Thank you for sharing this. I, too, never paid much attention to Father’s day. I too am a stay at home dad. I too am experiencing my first Father’s Day as a blogger. This is the first time I’ve been privy to the bevy of Dad love surrounding the holiday. Some say it’s the first year that it’s been like this, the year of the dad. But it has been remarkable. So much focus in the media this week on physically present and emotionally available fathering. So much establishment of a community that rallies around and touts the merits of active and involved dads. I’ve never been more proud, honored, humbled and eager to keep being the best dad I can be for my two young daughters.
You raise some very interesting points which I must confess to have not really thought about before. My husband was a stay at home dad when I was a higher earner then he was but then I became ill so we swapped. We may be swapping again if I return to my degree in social work and qualify. I do not see anything wrong with him being at home but I think that he worries about what others think of him when he stays home. #MBPW
I think being an at-home dad only seems ‘odd’ if I let it be. In my day-to-day life with my daughter, I do all the things with her that any engaged parent would, and other parents, grandparents & other carers I’ve gotten to know treat it as a normal situation because I do. I read there are some mothers who resent males entering into their previously female space, but that’s not an experience I have ever had with any mothers.

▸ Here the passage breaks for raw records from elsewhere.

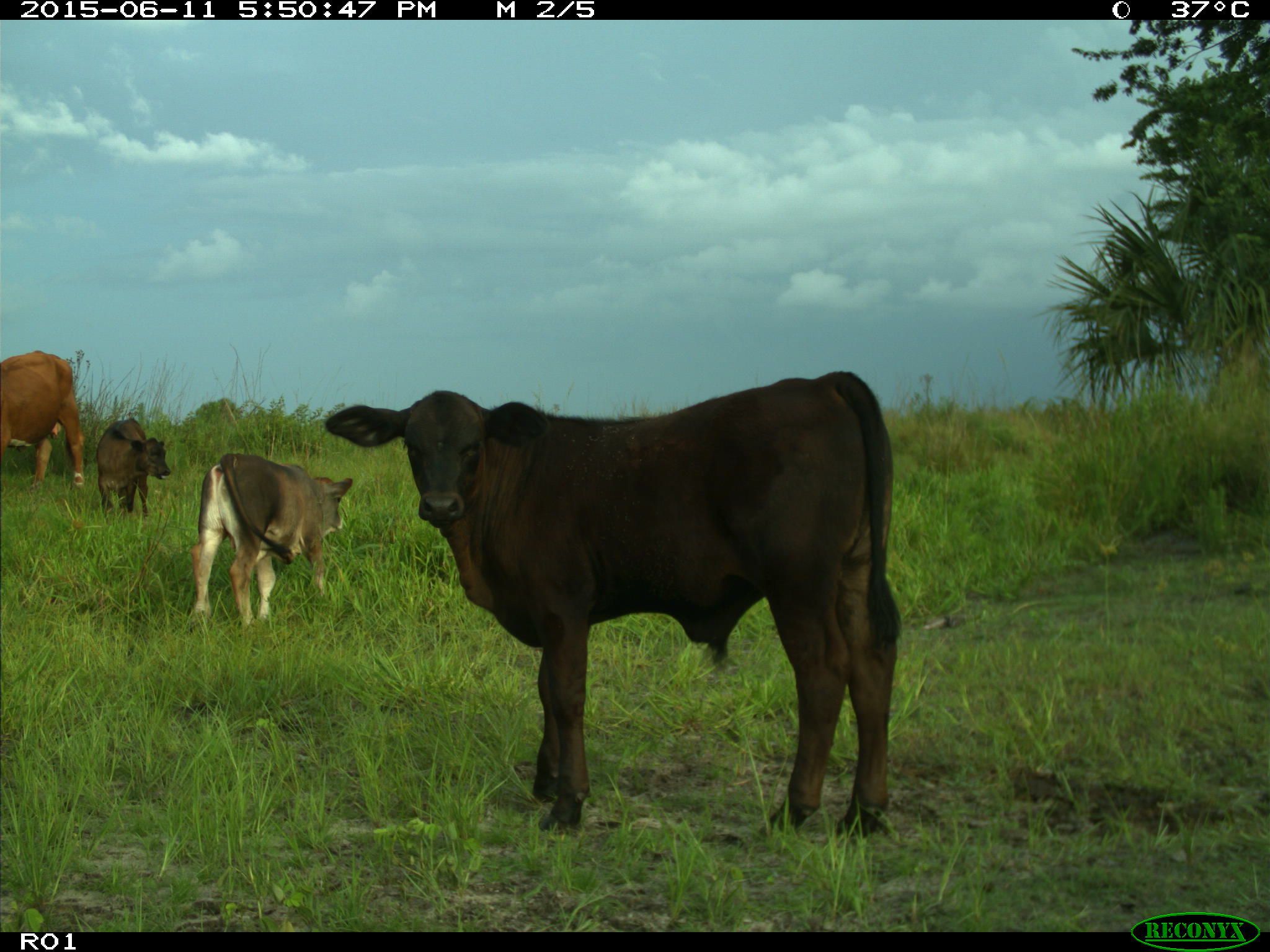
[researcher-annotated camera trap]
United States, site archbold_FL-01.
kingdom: Animalia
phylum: Chordata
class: Mammalia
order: Artiodactyla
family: Bovidae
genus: Bos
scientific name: Bos taurus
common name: domestic cow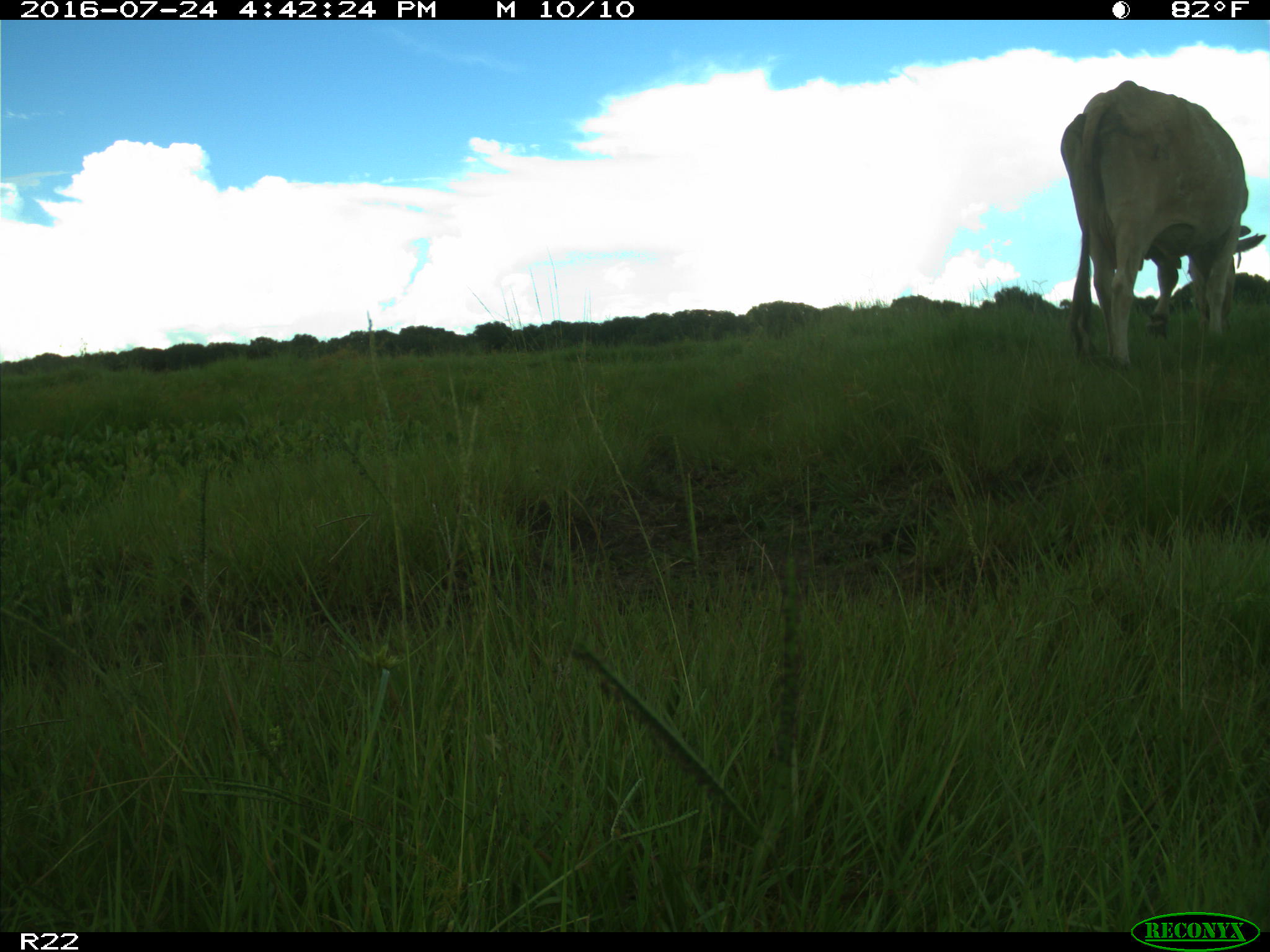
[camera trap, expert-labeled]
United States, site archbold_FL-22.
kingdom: Animalia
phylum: Chordata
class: Mammalia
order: Artiodactyla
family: Bovidae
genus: Bos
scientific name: Bos taurus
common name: domestic cow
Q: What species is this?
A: Bos taurus (domestic cow).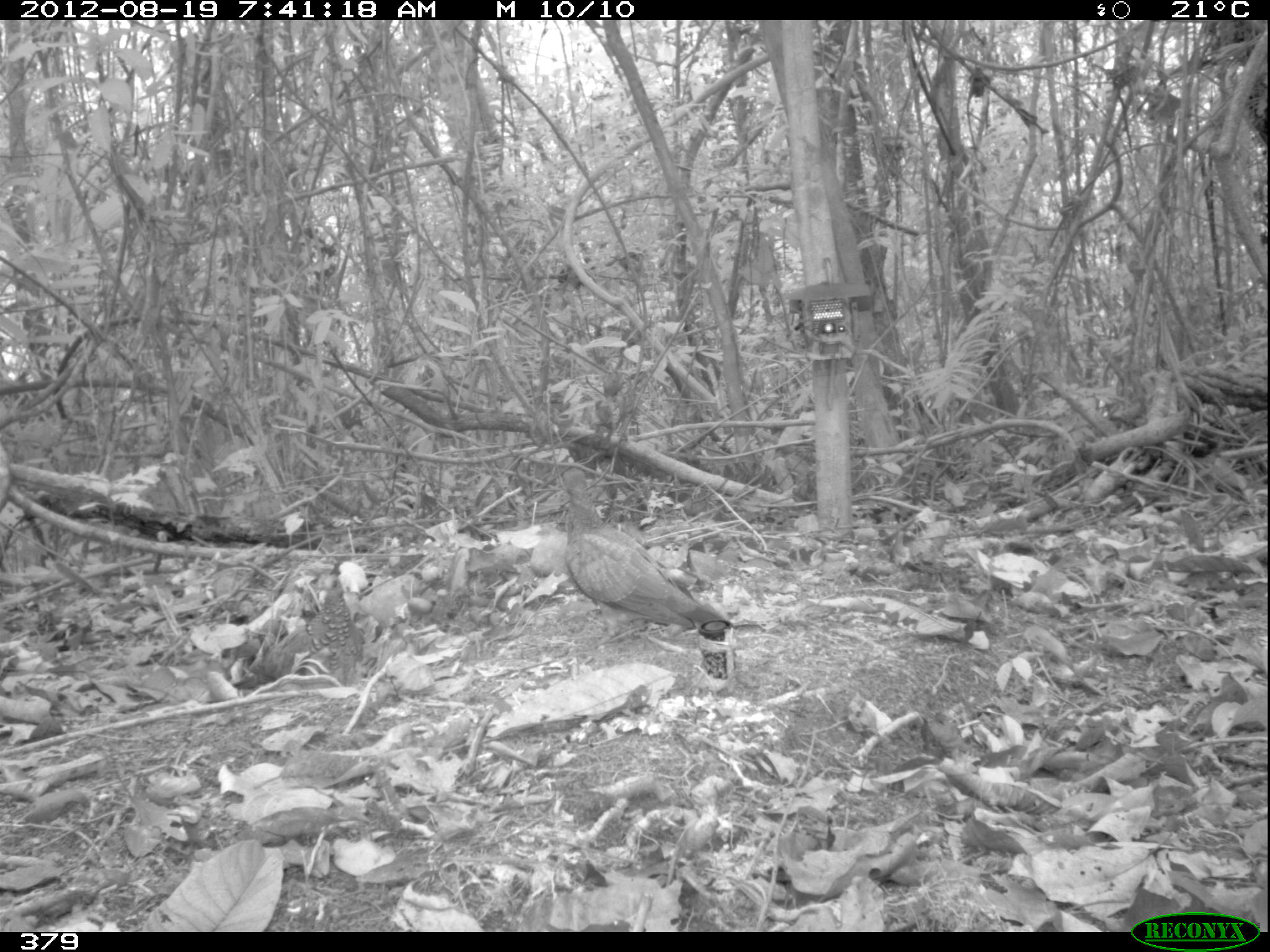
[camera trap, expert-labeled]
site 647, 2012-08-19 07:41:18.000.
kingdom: Animalia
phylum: Chordata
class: Aves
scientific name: Aves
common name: bird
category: unknown bird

Well at least you like football…my poor husband (who is stay at home Dad to my daughter doesn’t even have that reference point).
Mean while at work my job could hang in the balance due to metrics that are know to bias against women but my employer uses to rate my usefulness anyway.
It would be so nice if we were all just people. But the pink- / blue-ification of babies makes that impossible from the word go.
Great post. I’ve also often wondered why we get the label “stay at home dad” when surely dad / father would do.
I think that you make a lot of good points here about how Fathers’ Day cards stereotype dads. Even as a working dad, I can’t really identify with the shirt and tie cards as I rarely wear a shirt and tie at work. I guess that the other typical images (beer, cars, sports) are based on a fairly stereotypical idea of what dads like. Sport certainly fits for me, although the other two don’t. I guess it’s another example of commercial firms being slow to cotton on to how masculinity and fatherhood is evolving.